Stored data

BEGIN

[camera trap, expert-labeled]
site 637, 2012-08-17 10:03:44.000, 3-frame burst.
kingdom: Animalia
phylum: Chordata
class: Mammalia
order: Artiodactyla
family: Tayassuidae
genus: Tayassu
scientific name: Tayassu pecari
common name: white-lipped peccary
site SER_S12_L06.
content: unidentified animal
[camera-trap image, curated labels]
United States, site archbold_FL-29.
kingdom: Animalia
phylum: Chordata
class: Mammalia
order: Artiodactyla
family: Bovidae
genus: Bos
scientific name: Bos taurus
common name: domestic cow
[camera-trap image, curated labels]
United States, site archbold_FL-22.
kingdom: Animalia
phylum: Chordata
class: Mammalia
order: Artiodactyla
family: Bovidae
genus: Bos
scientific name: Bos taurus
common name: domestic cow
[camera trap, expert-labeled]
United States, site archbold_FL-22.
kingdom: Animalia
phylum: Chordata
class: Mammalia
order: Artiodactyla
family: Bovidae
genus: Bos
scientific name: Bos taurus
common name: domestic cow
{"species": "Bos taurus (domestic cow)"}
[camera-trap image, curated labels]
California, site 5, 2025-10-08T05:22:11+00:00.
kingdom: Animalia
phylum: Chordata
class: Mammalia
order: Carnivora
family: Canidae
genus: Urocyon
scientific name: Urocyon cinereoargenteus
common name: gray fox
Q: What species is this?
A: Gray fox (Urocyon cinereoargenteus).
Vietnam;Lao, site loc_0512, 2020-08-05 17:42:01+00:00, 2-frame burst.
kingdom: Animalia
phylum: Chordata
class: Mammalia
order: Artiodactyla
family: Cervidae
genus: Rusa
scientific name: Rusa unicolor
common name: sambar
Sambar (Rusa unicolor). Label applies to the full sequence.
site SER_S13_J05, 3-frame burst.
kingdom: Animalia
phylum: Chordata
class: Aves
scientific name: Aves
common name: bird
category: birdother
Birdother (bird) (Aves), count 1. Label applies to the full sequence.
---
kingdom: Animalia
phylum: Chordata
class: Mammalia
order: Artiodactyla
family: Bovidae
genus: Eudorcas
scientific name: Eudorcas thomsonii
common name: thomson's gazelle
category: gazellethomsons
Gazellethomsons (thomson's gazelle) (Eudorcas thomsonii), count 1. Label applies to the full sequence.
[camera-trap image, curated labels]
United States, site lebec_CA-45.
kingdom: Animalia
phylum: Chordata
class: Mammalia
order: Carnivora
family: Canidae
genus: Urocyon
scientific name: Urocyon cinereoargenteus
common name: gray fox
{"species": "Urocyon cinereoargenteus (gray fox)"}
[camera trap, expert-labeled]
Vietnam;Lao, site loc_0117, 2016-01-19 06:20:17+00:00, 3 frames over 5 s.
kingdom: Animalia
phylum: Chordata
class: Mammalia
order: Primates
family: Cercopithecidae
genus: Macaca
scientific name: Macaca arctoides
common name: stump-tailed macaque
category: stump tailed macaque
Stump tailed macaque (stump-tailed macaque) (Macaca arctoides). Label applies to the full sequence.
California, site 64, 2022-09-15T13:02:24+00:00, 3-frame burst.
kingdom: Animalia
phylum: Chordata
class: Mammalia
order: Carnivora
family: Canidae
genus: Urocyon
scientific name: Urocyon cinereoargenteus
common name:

END

Return the data above in full. Keep every line exactly as it is.

[camera trap, expert-labeled]
site 637, 2012-08-17 10:03:44.000, 3-frame burst.
kingdom: Animalia
phylum: Chordata
class: Mammalia
order: Artiodactyla
family: Tayassuidae
genus: Tayassu
scientific name: Tayassu pecari
common name: white-lipped peccary
site SER_S12_L06.
content: unidentified animal
[camera-trap image, curated labels]
United States, site archbold_FL-29.
kingdom: Animalia
phylum: Chordata
class: Mammalia
order: Artiodactyla
family: Bovidae
genus: Bos
scientific name: Bos taurus
common name: domestic cow
[camera-trap image, curated labels]
United States, site archbold_FL-22.
kingdom: Animalia
phylum: Chordata
class: Mammalia
order: Artiodactyla
family: Bovidae
genus: Bos
scientific name: Bos taurus
common name: domestic cow
[camera trap, expert-labeled]
United States, site archbold_FL-22.
kingdom: Animalia
phylum: Chordata
class: Mammalia
order: Artiodactyla
family: Bovidae
genus: Bos
scientific name: Bos taurus
common name: domestic cow
{"species": "Bos taurus (domestic cow)"}
[camera-trap image, curated labels]
California, site 5, 2025-10-08T05:22:11+00:00.
kingdom: Animalia
phylum: Chordata
class: Mammalia
order: Carnivora
family: Canidae
genus: Urocyon
scientific name: Urocyon cinereoargenteus
common name: gray fox
Q: What species is this?
A: Gray fox (Urocyon cinereoargenteus).
Vietnam;Lao, site loc_0512, 2020-08-05 17:42:01+00:00, 2-frame burst.
kingdom: Animalia
phylum: Chordata
class: Mammalia
order: Artiodactyla
family: Cervidae
genus: Rusa
scientific name: Rusa unicolor
common name: sambar
Sambar (Rusa unicolor). Label applies to the full sequence.
site SER_S13_J05, 3-frame burst.
kingdom: Animalia
phylum: Chordata
class: Aves
scientific name: Aves
common name: bird
category: birdother
Birdother (bird) (Aves), count 1. Label applies to the full sequence.
---
kingdom: Animalia
phylum: Chordata
class: Mammalia
order: Artiodactyla
family: Bovidae
genus: Eudorcas
scientific name: Eudorcas thomsonii
common name: thomson's gazelle
category: gazellethomsons
Gazellethomsons (thomson's gazelle) (Eudorcas thomsonii), count 1. Label applies to the full sequence.
[camera-trap image, curated labels]
United States, site lebec_CA-45.
kingdom: Animalia
phylum: Chordata
class: Mammalia
order: Carnivora
family: Canidae
genus: Urocyon
scientific name: Urocyon cinereoargenteus
common name: gray fox
{"species": "Urocyon cinereoargenteus (gray fox)"}
[camera trap, expert-labeled]
Vietnam;Lao, site loc_0117, 2016-01-19 06:20:17+00:00, 3 frames over 5 s.
kingdom: Animalia
phylum: Chordata
class: Mammalia
order: Primates
family: Cercopithecidae
genus: Macaca
scientific name: Macaca arctoides
common name: stump-tailed macaque
category: stump tailed macaque
Stump tailed macaque (stump-tailed macaque) (Macaca arctoides). Label applies to the full sequence.
California, site 64, 2022-09-15T13:02:24+00:00, 3-frame burst.
kingdom: Animalia
phylum: Chordata
class: Mammalia
order: Carnivora
family: Canidae
genus: Urocyon
scientific name: Urocyon cinereoargenteus
common name:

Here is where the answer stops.